The thing that changed, and the thing that didn’t
There is a version of AI-assisted development that is genuinely transformative. A non-technical founder can describe a product idea in plain language and have a working prototype within a day. A solo builder can ship what previously required a small engineering team. A developer who has been wanting to build a tool for eight years can finish it in three months. These outcomes are real.
What did not change is which decisions require judgment. AI tools lowered the cost of writing code. They did not lower the cost of making bad decisions about what to build, how to structure it, who can access it, or what happens when something goes wrong. For builders with deep technical experience, this is manageable. They already know which categories of decision require care. For builders who are newer to the process, or building entirely through AI tooling, the risk is invisible because the tools make it easy to skip past the decisions that matter most.
The experience of building has changed. The topology of the risks has not.
Why it works at first
Lalit Maganti, a developer who spent eight years wanting to build a proper SQLite toolset, finally built it this year using AI assistance. He shipped in three months. He also lost an entire month to what he calls “vibe-coding” — accepting AI-generated code that looked plausible, letting the model make architectural decisions he had not explicitly reviewed, and pushing forward until the thing collapsed under its own weight.

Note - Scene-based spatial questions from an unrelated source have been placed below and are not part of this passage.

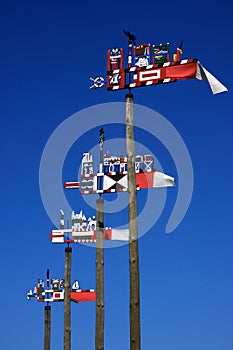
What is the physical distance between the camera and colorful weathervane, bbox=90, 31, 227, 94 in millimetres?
11719

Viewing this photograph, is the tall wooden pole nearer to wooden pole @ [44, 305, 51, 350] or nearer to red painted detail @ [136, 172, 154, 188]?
red painted detail @ [136, 172, 154, 188]

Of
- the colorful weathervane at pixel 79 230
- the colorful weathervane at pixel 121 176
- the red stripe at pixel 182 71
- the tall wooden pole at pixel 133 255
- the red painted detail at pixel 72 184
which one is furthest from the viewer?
the colorful weathervane at pixel 79 230

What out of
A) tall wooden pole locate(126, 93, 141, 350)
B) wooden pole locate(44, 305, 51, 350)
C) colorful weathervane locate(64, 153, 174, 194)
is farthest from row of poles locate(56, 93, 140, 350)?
wooden pole locate(44, 305, 51, 350)

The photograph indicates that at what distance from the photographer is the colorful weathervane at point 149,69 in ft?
38.4

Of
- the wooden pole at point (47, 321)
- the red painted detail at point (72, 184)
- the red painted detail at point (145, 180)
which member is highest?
the red painted detail at point (72, 184)

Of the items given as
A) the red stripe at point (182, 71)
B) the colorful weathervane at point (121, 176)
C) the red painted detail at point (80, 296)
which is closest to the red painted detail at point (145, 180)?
the colorful weathervane at point (121, 176)

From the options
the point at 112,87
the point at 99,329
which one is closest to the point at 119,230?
the point at 99,329

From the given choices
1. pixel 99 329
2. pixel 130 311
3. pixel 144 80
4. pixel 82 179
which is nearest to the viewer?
pixel 130 311

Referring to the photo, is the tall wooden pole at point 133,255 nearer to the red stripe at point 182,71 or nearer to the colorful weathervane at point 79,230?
the red stripe at point 182,71

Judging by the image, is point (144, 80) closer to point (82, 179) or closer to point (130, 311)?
point (130, 311)

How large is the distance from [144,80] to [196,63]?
101cm

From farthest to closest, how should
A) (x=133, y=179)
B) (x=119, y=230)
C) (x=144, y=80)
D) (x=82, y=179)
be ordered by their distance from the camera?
1. (x=82, y=179)
2. (x=119, y=230)
3. (x=144, y=80)
4. (x=133, y=179)

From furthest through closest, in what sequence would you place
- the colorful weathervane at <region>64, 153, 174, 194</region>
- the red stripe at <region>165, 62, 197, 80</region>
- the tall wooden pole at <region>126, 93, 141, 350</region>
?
the colorful weathervane at <region>64, 153, 174, 194</region> < the red stripe at <region>165, 62, 197, 80</region> < the tall wooden pole at <region>126, 93, 141, 350</region>

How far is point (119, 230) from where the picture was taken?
15.5 metres
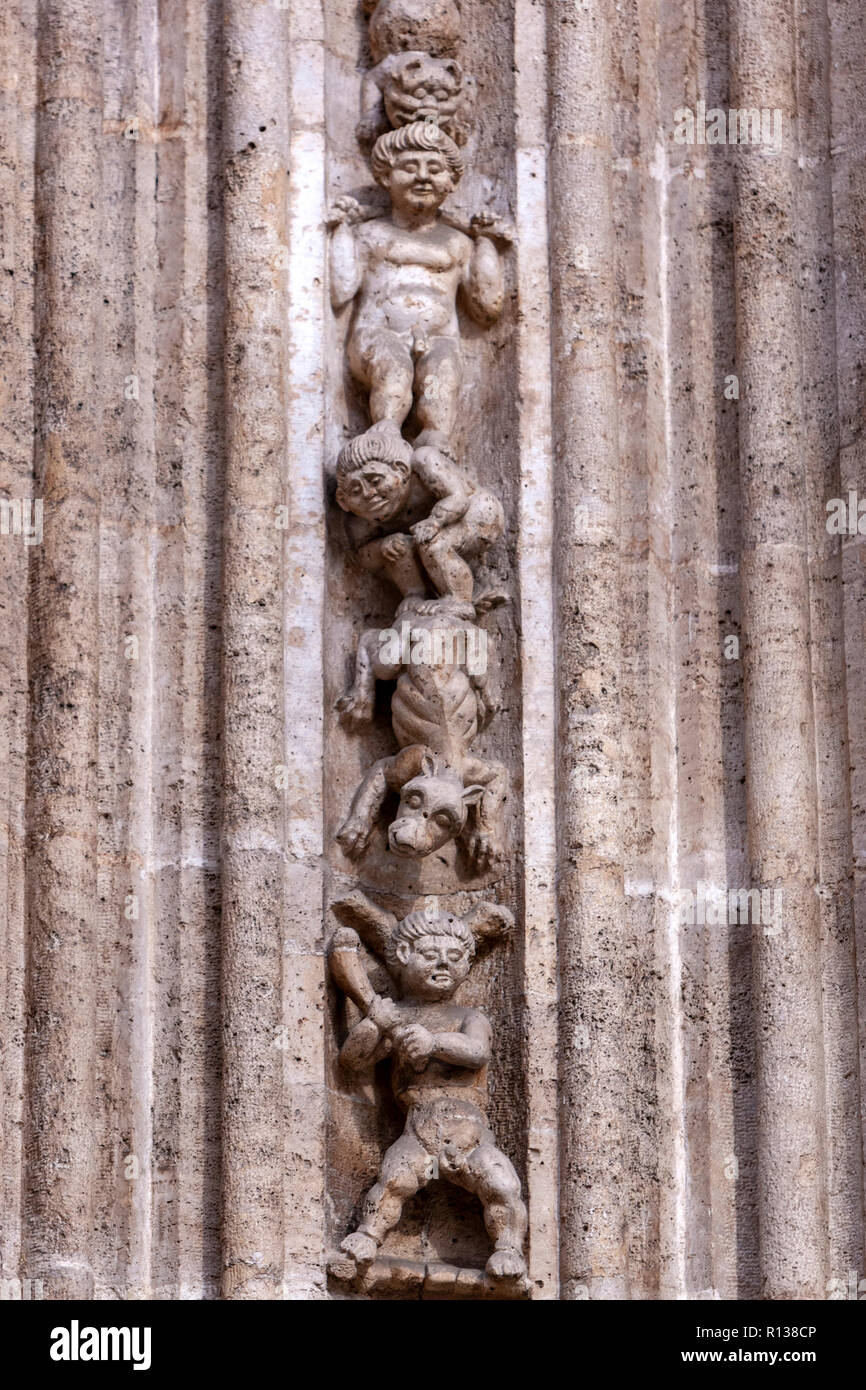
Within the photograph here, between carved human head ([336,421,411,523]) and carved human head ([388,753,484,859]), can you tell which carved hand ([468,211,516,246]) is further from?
carved human head ([388,753,484,859])

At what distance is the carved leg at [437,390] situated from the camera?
5906mm

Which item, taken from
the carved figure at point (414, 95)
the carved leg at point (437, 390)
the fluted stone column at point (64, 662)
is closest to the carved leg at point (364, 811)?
the fluted stone column at point (64, 662)

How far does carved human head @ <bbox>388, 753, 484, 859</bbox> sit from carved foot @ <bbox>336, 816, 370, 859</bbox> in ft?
0.22

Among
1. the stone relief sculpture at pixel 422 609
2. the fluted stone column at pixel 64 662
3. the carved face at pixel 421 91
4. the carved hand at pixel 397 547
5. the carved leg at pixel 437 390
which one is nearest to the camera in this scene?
the fluted stone column at pixel 64 662

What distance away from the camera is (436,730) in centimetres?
570

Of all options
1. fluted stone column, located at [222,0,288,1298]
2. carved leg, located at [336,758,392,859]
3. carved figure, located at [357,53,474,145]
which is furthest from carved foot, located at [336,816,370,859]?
carved figure, located at [357,53,474,145]

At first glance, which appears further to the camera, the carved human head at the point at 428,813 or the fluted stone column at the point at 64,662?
the carved human head at the point at 428,813

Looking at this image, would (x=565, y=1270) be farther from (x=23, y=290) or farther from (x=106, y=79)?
(x=106, y=79)

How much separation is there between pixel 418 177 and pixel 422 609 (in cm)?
92

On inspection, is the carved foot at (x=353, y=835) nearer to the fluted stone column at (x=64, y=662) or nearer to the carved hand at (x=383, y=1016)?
the carved hand at (x=383, y=1016)

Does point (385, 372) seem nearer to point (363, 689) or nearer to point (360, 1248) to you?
point (363, 689)

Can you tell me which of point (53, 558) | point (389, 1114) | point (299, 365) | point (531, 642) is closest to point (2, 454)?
point (53, 558)

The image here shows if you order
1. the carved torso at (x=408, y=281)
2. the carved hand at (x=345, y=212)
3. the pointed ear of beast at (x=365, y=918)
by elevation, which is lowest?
the pointed ear of beast at (x=365, y=918)

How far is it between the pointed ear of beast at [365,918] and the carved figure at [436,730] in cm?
10
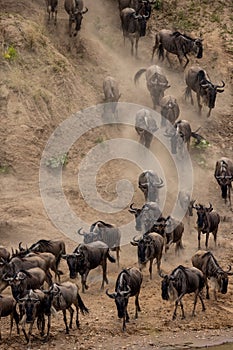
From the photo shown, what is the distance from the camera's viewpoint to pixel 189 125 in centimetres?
3519

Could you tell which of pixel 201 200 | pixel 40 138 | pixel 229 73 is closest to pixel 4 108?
pixel 40 138

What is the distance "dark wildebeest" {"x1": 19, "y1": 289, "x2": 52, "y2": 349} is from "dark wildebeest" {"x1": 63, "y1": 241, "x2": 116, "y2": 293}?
7.58 ft

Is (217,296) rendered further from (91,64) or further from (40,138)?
(91,64)

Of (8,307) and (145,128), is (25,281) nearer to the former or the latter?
(8,307)

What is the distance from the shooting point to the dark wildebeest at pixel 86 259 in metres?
26.7

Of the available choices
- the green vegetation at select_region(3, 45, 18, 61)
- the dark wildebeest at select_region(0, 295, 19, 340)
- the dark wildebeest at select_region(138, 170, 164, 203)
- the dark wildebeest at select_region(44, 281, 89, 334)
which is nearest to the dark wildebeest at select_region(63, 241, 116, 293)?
the dark wildebeest at select_region(44, 281, 89, 334)

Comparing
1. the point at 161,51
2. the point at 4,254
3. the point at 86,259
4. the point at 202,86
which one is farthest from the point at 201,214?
the point at 161,51

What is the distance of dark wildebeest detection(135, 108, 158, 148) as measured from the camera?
1368 inches

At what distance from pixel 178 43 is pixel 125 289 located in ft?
52.7

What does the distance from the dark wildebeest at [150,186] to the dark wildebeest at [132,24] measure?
29.4 feet

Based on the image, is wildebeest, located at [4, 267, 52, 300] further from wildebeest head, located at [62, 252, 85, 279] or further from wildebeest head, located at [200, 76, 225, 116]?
wildebeest head, located at [200, 76, 225, 116]

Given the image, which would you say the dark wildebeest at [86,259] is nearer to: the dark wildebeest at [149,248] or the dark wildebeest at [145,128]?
the dark wildebeest at [149,248]

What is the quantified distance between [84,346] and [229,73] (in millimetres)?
18709

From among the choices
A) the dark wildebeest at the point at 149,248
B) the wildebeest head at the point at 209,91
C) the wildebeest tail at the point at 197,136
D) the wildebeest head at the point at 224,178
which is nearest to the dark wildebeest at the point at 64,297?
the dark wildebeest at the point at 149,248
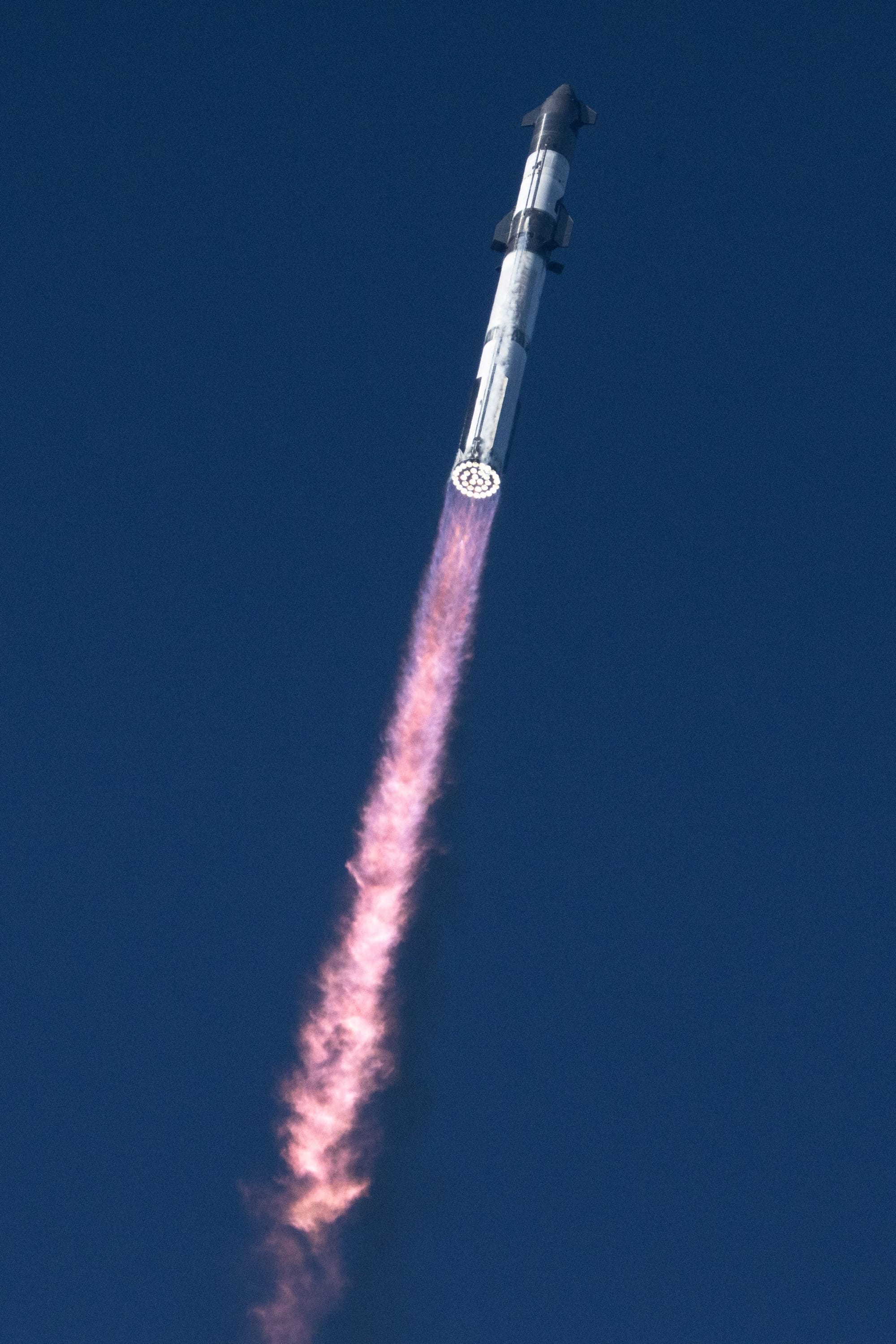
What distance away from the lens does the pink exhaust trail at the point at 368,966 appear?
93188 mm

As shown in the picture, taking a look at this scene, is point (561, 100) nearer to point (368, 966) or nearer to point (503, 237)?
point (503, 237)

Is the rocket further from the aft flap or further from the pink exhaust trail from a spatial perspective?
the pink exhaust trail

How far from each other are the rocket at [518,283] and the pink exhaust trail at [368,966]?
8365 millimetres

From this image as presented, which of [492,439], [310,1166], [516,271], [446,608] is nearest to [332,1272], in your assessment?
[310,1166]

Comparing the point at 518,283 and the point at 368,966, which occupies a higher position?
the point at 518,283

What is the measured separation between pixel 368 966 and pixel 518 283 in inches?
1064

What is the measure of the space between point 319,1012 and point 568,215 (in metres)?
32.2

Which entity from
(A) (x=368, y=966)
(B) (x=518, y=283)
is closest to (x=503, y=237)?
(B) (x=518, y=283)

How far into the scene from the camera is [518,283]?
88.6 metres

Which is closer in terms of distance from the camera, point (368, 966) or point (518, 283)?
point (518, 283)

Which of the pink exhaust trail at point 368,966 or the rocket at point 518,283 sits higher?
the rocket at point 518,283

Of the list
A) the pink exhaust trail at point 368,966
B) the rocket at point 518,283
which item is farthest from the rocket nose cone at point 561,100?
the pink exhaust trail at point 368,966

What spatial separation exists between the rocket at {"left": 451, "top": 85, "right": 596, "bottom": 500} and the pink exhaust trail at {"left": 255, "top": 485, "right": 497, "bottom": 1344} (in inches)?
329

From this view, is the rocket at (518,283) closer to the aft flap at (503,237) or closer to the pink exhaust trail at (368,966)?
Answer: the aft flap at (503,237)
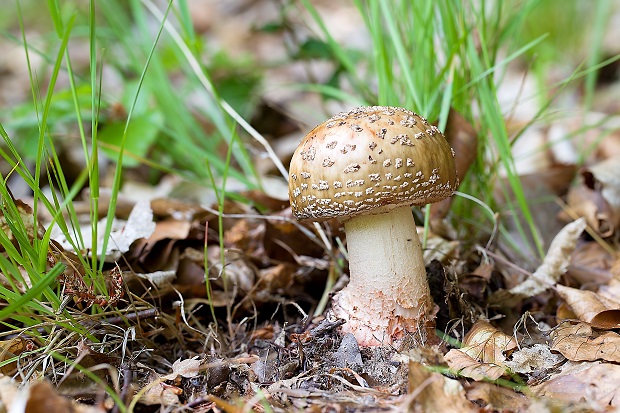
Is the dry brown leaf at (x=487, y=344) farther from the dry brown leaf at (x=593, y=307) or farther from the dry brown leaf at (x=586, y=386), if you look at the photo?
the dry brown leaf at (x=593, y=307)

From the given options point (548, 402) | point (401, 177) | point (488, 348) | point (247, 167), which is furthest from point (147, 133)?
point (548, 402)

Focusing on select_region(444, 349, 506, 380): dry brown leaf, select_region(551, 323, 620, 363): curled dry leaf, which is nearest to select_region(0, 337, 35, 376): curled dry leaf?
select_region(444, 349, 506, 380): dry brown leaf

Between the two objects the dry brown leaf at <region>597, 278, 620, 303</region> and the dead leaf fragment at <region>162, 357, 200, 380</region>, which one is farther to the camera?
the dry brown leaf at <region>597, 278, 620, 303</region>

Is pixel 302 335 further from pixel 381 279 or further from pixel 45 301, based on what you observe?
pixel 45 301

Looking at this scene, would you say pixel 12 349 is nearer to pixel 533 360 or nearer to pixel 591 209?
pixel 533 360

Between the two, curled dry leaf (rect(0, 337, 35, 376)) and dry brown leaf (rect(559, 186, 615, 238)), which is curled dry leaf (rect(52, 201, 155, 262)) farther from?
dry brown leaf (rect(559, 186, 615, 238))

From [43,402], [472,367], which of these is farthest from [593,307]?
[43,402]

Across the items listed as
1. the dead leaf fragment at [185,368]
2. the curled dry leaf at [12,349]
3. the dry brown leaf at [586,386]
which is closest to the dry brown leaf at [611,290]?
the dry brown leaf at [586,386]
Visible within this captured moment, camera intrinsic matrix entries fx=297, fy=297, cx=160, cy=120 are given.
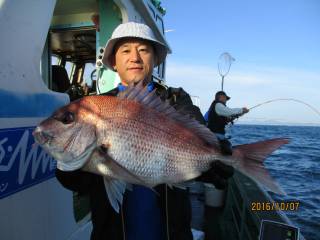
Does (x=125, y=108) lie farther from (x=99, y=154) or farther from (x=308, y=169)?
(x=308, y=169)

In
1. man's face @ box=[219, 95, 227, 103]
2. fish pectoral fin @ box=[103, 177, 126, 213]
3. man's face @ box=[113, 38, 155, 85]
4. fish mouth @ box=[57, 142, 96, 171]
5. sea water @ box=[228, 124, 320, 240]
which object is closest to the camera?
fish mouth @ box=[57, 142, 96, 171]

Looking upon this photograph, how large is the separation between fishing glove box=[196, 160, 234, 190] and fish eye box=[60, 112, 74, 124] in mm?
916

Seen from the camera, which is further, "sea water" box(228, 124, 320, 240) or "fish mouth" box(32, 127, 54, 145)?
"sea water" box(228, 124, 320, 240)

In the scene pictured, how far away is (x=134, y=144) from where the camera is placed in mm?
1639

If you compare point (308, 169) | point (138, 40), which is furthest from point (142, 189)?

The collapse did not look like a crash. Tests passed. The code compiled. Individual functions did what they were supposed to do. What failed was the global coherence of the thing. The implicit decisions about how pieces related to each other had accumulated into a structure that could not be built on further without contradiction. He rewrote the whole thing and finished it the second time by keeping all design decisions in his own hands, delegating only the mechanical work.
This is the shape of the problem. AI-assisted code tends to be locally correct. Individual components work. The tests you think to write pass. What the model cannot produce reliably is global coherence. The kind of architectural consistency that only comes from someone who has been living with the decisions and understands why each one was made. When you outsource that to the model, you do not just lose control of one decision. You lose the thread that makes the next decision sensible.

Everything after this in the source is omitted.